I’m not depressed either. Just tired. Last week left an awful lot to be desired. I walked into a spare room on our 2nd floor and water was dripping from the ceiling in 2 places and trickling through a 3rd spot - a light fixture. We shut the water off in our upstairs bathroom as well as the electricity to that part of the house before heading to the river cottage to work there. Days prior, we had learned the heat wasn’t working at the cottage. So it was a brisk visit. Everything takes longer to do there than I anticipate, which is typical for me.

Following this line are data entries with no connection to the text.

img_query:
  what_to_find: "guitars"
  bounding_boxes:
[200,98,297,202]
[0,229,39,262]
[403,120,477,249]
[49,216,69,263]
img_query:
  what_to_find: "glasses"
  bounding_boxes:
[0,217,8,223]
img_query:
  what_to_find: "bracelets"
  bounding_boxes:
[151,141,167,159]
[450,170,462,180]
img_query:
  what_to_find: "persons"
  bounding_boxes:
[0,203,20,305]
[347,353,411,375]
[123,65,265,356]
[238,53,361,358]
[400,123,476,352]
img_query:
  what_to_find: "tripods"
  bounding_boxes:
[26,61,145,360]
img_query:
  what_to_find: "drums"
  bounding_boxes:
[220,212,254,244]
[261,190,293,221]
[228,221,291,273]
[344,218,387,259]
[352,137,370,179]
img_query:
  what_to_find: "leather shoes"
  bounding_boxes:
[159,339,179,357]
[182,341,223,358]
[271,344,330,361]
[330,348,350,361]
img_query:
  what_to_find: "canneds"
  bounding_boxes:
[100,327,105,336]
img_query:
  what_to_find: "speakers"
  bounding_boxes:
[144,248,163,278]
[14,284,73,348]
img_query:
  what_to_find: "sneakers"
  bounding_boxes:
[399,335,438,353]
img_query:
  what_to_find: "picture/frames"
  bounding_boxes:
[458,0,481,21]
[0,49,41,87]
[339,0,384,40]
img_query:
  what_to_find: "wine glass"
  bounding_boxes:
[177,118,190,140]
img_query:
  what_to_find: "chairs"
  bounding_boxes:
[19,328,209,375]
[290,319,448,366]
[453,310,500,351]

The electrician came out, and the plumber, and someone to take a look at the damage the water did - which we’re told is over $5k so we have filed a claim with our insurance company. The HVAC guy went to the cottage and is returning this coming Thursday. Everything can be fixed - for a price.
Well. Almost everything. Recently, Wrigley slowed. His annual trip to the vet included geriatric lab testing. The results were great. He worsened. By Tuesday evening, we had to take him to the emergency vet - our own vet hadn’t been able to see him until today. They evaluated him and the CT scan revealed that he had a mass in his heart & a pericardial effusion. Bad. All of it. Even if we had the fluid drained and taken him to a cardiologist, we’re talking 0-1 months. So we said goodbye to him - he was 11 years, 11 months & 1 day.
My book is available for a presale campaign through 12/18. Because my book is being published by a hybrid publisher, presale, in this case, is like a fundraiser to bring this book to fruition.
There are 38 days left in 2022 & this has been an interesting year. I can’t wind down a year without calling to mind this quote by Zora Neale Hurston: “There are years that ask questions and years that answer.”
I feel 2022 answered in a big way - but I’ll unpack that another day in another post.